Annual Report Summary

GKN Driveline (India) Limited - 37th Annual Report Summary (2021-22)

The 37th Annual General Meeting will be held on September 29, 2022, at the registered office in Faridabad, Haryana.

Ordinary Business:

  • Adoption of Audited Financial Statements for the year ending March 31, 2022
  • Re-appointment of Mr. Anthony Bell as director, who is retiring.
  • Confirmation of an interim dividend of INR 62 per share as final dividend for FY 2021-2022.

Special Business:

  • Re-appointment and revision in remuneration of Mr.
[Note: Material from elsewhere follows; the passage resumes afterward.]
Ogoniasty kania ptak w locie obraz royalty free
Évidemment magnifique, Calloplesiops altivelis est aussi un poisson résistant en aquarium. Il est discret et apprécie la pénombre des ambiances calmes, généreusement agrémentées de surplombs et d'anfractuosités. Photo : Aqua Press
Sanjay Katyal, Managing Director. His basic salary will be Rs. 40,13,160 per annum, plus benefits like HRA (Rs. 24,07,896 p.a.), medical reimbursement (Rs. 15,000 p.a.), LTC, telephone expenses (Rs. 64,000 p.a.), provident fund (Rs. 4,81,584 p.a.), superannuation (Rs. 6,01,980 p.a.), and other allowances. Bonus as INR 12,82,192 for 2021 performance.
  • Revision in remuneration of Mr. Madan Singh Sisodia, Executive Director. His basic salary will be Rs. 44,97,340 per annum, plus benefits like HRA (Rs. 26,98,404 p.a.), medical reimbursement (Rs. 15,000 p.a.), LTC, telephone expenses (Rs. 64,000 p.a.), provident fund (Rs. 5,39,676 p.a.), superannuation (Rs. 6,74,604 p.a.), and other allowances. Bonus as INR 16,13,345 for 2021 performance.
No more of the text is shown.